MetPX / sarrac

C implementation of (a subset of) Sarracenia (large scale file transfer utility)
GNU General Public License v2.0
4 stars 1 forks source link

post_retry support for mirrorring #171

Open petersilva opened 3 weeks ago

petersilva commented 3 weeks ago

The client has concerns about robustness of the mirroring post generation during broker outages. Currently, I think the user jobs will just hang, trying desperately to publish notices for the broker.

The post_retry logic (actually all retry logic) depends on having one retry list / process. Each instance has a one file per retry queue (download and post being extant currently.) In the context of libsr3shim... this does not make much sense. the processes are typically short-lived, non-daemons.

An alternative to the thousands of .pid files, would be to post to a pipe, or a named pipe, per node... in which case, you need a janitor that reads the named pipe. You end up creating a second IPC network to robustify your IPC network.

Taking the simpler option:

This is one suggested implementation.

petersilva commented 3 weeks ago

@reidsunderland @habilinour what I did not have time to explain during the meeting.

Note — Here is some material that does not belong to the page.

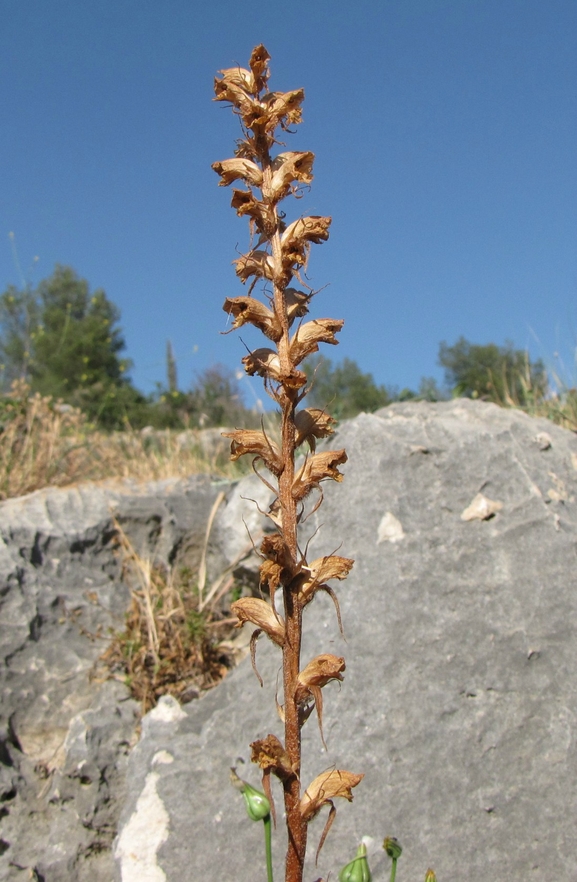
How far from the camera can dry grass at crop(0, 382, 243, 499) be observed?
6.10 meters

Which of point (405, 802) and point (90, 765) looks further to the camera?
point (90, 765)

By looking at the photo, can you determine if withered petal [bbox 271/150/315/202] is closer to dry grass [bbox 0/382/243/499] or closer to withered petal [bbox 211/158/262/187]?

petersilva commented 3 weeks ago

avoiding contention is probably harder than that... you need to have hostname and pid combined.. because you might get pid conflicts... I was thinking we could check the proc table to avoid conflict... but would have to check the proc table on all nodes, or run the janitor on all nodes, which feels ridiculously expensive. That's why I was using 1 minute... might need a longer time.

I hope we can just run 1 janitor for the whole cluster. During peak times it falls behind, and catches up later... everything is late anyways... minutes don't matter in this situation.